I remember being in college and what my heart wanted more than anything was to find its purpose. Where do I belong? What is my calling? What is my purpose?–Because the narrative I grew up believing told me that when you find that purpose and calling, you find fulfillment.
When I moved to Honduras I was excited. I had heard the Lord. This is where I belong. This is my calling. This my purpose. As I embarked on the new adventure, I was sure that in the midst of the pandemic I would be lit on fire and experience life with fullness and vibrance and beauty like no other time before. That’s what happens when you live your life on purpose, right?
I started teaching and– it didn’t happen. Life felt the same, if not harder.
The excitement and fire and vibrance I thought fulfilling my purpose would bring was nowhere to be found. Maybe I was doing something wrong. I followed You into the fire, where are You, God? Did I hear You wrong?
And there was a deep fear that maybe I had in fact heard God wrong.
I put on a brave face. I thought, maybe if I muscle through I will figure out this new life in Honduras and I will be fulfilled. I wasn’t a quitter, so I dug in deeper to my purpose.
My time was consumed with lesson planning, and grading, and paperwork, and planning, and moving in, and adjusting to Honduran life, and everything in between. But the more I dug in, the more anxious, stressed, and overwhelmed I became. I was in a perpetual state of survival.
One night I lay in bed, crying, questioning God on how following my purpose could leave me so empty. Wasn’t that the opposite of what fulfilling your purpose was supposed to do? And as I wept I heard him say, “but perhaps you were made for such a time as this. I would not have sent you if you were not strong.”
For such a time as this- when no one wanted to teach online.
For such a time as this- when new teachers didn’t want to commit.
For such a time as this- when quitting would be easier than continuing.
“I would not have sent you if you were not strong,” but I was tired of being strong. I was tired of chasing my purpose if it meant running to stay alive. I was left gasping for air. I couldn’t keep living like this.
Why God, should I keep following this purpose if I thirst so much more than I did before?
And I didn’t get an answer that night, but as the season unfolded God began to answer that question.
This is your purpose, but I am your strength.
This is your purpose, but I am your sustenance.

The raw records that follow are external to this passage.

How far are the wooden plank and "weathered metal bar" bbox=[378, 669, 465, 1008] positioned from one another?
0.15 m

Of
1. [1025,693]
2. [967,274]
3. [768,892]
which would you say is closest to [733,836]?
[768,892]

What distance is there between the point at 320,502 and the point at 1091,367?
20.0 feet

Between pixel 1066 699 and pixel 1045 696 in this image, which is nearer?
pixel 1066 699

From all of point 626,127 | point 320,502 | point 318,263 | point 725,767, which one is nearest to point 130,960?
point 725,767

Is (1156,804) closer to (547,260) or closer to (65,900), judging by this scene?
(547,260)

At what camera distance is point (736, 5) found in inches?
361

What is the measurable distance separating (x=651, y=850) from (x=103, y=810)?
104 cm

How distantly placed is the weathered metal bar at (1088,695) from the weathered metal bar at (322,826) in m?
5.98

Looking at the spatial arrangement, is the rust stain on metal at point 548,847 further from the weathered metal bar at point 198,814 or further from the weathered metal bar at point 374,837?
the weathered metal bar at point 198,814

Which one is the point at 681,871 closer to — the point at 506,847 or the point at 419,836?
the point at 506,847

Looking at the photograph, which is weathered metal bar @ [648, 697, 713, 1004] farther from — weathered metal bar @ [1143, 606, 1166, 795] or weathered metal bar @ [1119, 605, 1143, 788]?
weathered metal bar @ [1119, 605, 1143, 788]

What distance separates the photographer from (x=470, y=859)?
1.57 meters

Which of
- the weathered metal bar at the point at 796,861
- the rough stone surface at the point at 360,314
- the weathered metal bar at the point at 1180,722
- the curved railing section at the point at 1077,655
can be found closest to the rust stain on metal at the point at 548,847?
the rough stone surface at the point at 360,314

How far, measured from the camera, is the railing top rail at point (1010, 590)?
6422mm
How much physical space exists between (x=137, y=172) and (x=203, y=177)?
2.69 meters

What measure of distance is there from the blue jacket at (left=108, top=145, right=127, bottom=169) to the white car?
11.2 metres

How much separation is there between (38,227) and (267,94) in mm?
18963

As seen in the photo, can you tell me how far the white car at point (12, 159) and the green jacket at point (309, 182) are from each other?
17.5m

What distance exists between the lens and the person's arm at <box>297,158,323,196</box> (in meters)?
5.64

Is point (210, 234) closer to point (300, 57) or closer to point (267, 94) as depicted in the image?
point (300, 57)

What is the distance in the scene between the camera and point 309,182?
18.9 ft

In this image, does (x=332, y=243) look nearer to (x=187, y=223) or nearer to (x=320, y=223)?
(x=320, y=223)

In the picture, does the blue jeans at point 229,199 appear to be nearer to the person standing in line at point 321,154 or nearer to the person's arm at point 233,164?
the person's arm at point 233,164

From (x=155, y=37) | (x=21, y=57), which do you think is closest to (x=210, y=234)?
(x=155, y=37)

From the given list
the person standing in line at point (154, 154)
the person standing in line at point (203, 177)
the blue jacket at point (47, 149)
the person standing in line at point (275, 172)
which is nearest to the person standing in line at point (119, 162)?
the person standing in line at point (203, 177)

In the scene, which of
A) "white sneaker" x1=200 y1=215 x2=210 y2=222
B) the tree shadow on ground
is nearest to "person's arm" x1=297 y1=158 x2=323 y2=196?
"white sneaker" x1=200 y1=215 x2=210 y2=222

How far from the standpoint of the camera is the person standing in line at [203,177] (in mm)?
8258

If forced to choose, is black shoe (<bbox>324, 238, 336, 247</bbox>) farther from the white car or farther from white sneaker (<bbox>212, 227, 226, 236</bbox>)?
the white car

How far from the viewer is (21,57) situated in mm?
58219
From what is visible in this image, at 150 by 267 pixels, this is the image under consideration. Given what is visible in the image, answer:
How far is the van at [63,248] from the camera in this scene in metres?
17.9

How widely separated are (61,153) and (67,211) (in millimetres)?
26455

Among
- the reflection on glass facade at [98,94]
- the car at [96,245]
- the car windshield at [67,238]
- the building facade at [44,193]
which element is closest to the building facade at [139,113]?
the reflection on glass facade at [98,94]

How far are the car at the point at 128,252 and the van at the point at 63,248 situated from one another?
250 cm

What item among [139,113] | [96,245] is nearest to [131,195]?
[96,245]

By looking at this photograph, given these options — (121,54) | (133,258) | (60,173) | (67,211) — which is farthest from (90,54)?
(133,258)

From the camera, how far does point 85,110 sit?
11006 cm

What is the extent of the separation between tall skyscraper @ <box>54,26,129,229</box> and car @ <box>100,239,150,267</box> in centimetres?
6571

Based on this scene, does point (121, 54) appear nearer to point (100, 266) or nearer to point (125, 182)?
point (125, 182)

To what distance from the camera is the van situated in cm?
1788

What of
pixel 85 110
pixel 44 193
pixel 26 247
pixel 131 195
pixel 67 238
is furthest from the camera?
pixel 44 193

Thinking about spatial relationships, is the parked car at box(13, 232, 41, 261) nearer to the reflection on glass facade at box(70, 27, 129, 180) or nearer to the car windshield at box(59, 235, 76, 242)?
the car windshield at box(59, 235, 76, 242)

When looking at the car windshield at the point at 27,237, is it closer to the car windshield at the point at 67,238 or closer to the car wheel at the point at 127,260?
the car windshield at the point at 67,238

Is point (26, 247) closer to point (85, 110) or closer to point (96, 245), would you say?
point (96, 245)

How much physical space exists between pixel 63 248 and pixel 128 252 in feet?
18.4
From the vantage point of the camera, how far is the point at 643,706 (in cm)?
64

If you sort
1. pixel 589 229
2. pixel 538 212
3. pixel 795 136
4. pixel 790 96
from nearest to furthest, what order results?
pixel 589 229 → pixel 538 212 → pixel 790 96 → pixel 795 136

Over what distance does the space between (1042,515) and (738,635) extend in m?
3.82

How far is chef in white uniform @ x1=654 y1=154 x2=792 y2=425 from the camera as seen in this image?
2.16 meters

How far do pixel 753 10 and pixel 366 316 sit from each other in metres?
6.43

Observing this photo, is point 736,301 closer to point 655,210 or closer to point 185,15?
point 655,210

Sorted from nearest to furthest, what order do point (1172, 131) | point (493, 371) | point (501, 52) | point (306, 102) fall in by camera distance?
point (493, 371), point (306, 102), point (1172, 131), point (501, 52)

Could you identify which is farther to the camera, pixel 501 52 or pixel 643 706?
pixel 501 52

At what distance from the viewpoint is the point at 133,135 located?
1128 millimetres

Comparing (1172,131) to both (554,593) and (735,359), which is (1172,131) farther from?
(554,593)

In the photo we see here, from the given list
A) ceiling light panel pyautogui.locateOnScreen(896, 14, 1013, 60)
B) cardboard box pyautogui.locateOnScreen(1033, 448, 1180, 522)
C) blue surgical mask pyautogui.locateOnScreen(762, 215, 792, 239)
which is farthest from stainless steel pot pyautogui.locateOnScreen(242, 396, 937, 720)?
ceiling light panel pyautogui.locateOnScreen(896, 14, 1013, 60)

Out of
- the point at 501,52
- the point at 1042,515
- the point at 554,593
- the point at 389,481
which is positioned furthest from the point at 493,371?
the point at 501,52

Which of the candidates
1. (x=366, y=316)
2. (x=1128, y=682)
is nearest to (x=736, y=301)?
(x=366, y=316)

This is your purpose, but I am your fulfillment because I AM.
I AM your fulfillment.
This season I saw another of my idols fall from his throne.
The false god named purpose who I chased for so long to fill my emptiness and fix my brokenness. The lie of fulfillment, under the pretense of holy pursuits, was laid bare. Before my eyes I could finally see that I had made an idol of finding my purpose.
They say you grow through what you go through, and sometimes I have to learn the hard way. I had bet my life that finding my purpose could do what only God can do, and I didn’t even realize it. Fulfillment is not found in following your purpose, it’s found in following God.
A truth so simple to understand and yet so difficult to accept.
Your purpose is important, but it doesn’t fix you. It doesn’t change you. It doesn’t transform you. Those are things that only God can do.
Your purpose is not your fulfillment, God is.